Frauen sind dreimal häufiger von Migräne betroffen als Männer. Besonders zahlreiche und heftige Attacken erleben sie rund um die Regelblutung, aber auch bei Eintritt in die Wechseljahre. Dagegen verbessern sich die Symptome in vielen Fällen während der Schwangerschaft, und auch mit Abschluss der Menopause werden die Migräneattacken seltener. Dass Hormonschwankungen mit Migräne in Zusammenhang stehen, ist also seit Langem bekannt. Wie genau sie das tun, ist dagegen noch immer grösstenteils unklar.
Entzündungsbotenstoff: Calcitonin Gene-Related Peptide (CGRP)

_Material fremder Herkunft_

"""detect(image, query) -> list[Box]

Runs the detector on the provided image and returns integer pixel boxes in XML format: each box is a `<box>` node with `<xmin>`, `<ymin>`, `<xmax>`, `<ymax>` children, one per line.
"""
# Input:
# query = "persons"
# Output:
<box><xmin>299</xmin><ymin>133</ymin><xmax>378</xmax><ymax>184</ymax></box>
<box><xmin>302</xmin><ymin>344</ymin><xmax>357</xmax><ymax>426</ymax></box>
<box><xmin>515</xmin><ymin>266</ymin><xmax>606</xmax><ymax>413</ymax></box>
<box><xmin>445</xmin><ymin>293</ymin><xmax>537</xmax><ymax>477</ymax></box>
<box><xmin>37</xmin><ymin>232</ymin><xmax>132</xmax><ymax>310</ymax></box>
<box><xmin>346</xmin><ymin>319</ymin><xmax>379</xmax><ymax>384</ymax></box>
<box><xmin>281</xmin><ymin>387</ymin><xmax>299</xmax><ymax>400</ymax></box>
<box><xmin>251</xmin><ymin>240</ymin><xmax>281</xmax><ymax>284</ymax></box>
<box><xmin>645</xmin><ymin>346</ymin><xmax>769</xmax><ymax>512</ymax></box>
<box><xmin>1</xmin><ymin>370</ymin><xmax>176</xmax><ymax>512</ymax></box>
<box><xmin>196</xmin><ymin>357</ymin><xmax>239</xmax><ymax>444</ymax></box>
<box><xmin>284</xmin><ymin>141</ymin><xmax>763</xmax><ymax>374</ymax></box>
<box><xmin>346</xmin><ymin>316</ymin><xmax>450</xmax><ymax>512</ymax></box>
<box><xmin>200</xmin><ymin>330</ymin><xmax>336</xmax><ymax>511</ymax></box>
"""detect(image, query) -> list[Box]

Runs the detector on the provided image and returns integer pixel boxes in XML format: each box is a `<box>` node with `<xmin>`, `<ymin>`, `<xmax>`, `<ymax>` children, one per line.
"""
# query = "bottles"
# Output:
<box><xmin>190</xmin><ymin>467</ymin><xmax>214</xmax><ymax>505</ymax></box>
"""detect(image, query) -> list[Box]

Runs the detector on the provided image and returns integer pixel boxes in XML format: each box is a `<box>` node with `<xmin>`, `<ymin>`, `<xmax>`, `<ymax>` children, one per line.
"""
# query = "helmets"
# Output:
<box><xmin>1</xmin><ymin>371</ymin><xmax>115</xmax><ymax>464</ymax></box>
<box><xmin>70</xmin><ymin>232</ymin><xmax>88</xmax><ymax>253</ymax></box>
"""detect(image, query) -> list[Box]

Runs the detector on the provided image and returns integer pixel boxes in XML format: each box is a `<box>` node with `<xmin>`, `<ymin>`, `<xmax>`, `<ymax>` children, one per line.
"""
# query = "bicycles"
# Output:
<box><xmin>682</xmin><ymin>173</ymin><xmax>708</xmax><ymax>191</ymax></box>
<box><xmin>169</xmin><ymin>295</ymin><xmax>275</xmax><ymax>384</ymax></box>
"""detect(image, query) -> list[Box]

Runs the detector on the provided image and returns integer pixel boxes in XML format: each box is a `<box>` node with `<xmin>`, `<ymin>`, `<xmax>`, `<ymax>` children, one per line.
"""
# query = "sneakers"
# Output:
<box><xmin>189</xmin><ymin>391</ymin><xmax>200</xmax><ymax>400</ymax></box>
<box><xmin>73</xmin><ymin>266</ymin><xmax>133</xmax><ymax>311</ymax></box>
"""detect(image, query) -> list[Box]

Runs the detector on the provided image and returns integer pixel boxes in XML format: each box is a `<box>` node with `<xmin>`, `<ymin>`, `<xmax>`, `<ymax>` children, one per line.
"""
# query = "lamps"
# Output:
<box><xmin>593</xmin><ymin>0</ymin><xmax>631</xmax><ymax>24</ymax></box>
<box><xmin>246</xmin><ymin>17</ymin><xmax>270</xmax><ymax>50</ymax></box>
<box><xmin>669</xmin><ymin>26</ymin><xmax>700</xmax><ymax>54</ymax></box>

«Aus dem Tiermodell haben wir Hinweise, dass Schwankungen von weiblichen Hormonen – insbesondere von Östrogen – zu einer verstärkten Freisetzung des Entzündungsbotenstoffs CGRP im Gehirn führen», erklärt Dr. Bianca Raffaelli vom Kopfschmerzzentrum der Klinik für Neurologie mit Experimenteller Neurologie am Charité Campus Mitte, die die Studie geleitet hat. «Calcitonin Gene-Related Peptide (CGRP) ist eine körpereigene Substanz, die bei Migräne vermehrt ausgeschüttet wird und die Blutgefässe im Gehirn stark erweitert. Dadurch entsteht eine Entzündungsreaktion, die einer der Gründe für die starken Kopfschmerzen bei Migräne sein könnte.»

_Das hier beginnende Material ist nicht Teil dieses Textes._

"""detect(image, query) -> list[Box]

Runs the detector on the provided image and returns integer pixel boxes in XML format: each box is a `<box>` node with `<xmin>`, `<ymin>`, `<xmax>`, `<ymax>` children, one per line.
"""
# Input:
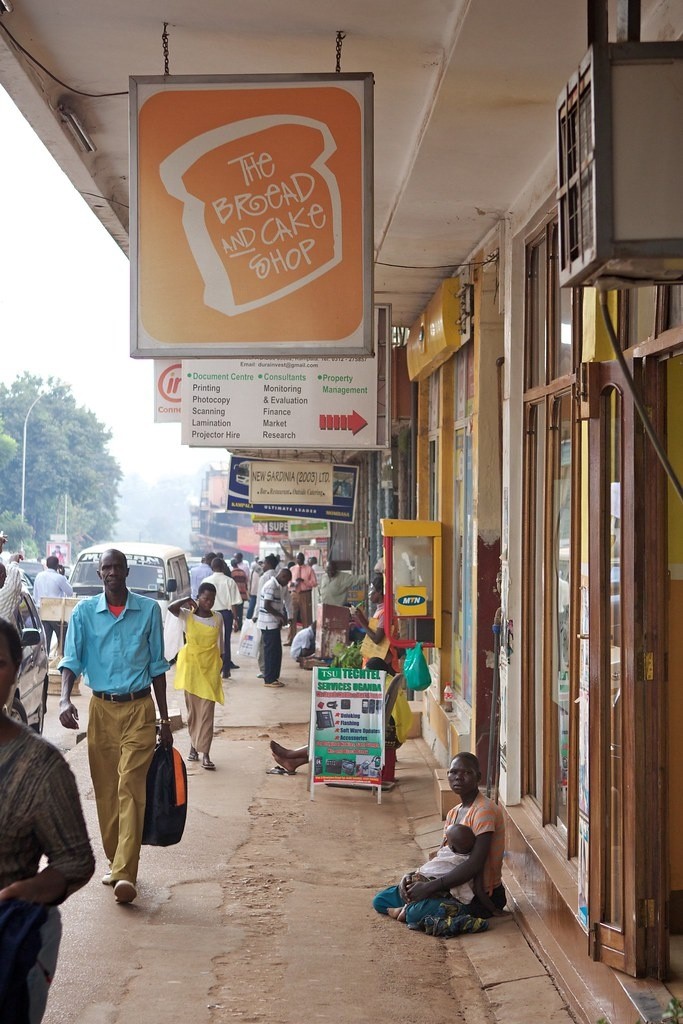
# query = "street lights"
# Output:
<box><xmin>19</xmin><ymin>380</ymin><xmax>74</xmax><ymax>553</ymax></box>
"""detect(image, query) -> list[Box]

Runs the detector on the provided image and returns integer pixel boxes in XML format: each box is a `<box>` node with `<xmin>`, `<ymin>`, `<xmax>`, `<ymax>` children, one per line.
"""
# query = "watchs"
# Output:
<box><xmin>159</xmin><ymin>719</ymin><xmax>172</xmax><ymax>725</ymax></box>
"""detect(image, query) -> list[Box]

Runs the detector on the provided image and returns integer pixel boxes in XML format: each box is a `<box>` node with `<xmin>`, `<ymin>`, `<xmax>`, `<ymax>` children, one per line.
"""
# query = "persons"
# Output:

Erhöhter CGRP-Spiegel während der Menstruation
Anhand von insgesamt 180 Frauen prüfte die Charité-Forschungsgruppe nun, ob der Zusammenhang zwischen weiblichen Hormonen und der Ausschüttung von CGRP auch beim Menschen besteht. Dazu bestimmten die Forschenden bei Migränepatientinnen zweimal im Verlauf des Zyklus den CGRP-Spiegel, und zwar während der Monatsblutung und zum Zeitpunkt des Eisprungs. Ein Vergleich mit Frauen ohne Migräne belegte: Während der Menstruation ist die Konzentration an CGRP bei Migräne-Betroffenen deutlich höher als bei den gesunden Probandinnen.
«Wenn also der Östrogenspiegel zur Einleitung der Periode sinkt, schütten die Migränepatientinnen vermehrt CGRP aus», sagt Dr. Raffaelli. «Das könnte erklären, warum die betroffenen Frauen kurz vor und während der Monatsblutung häufiger Migräneattacken erleben.»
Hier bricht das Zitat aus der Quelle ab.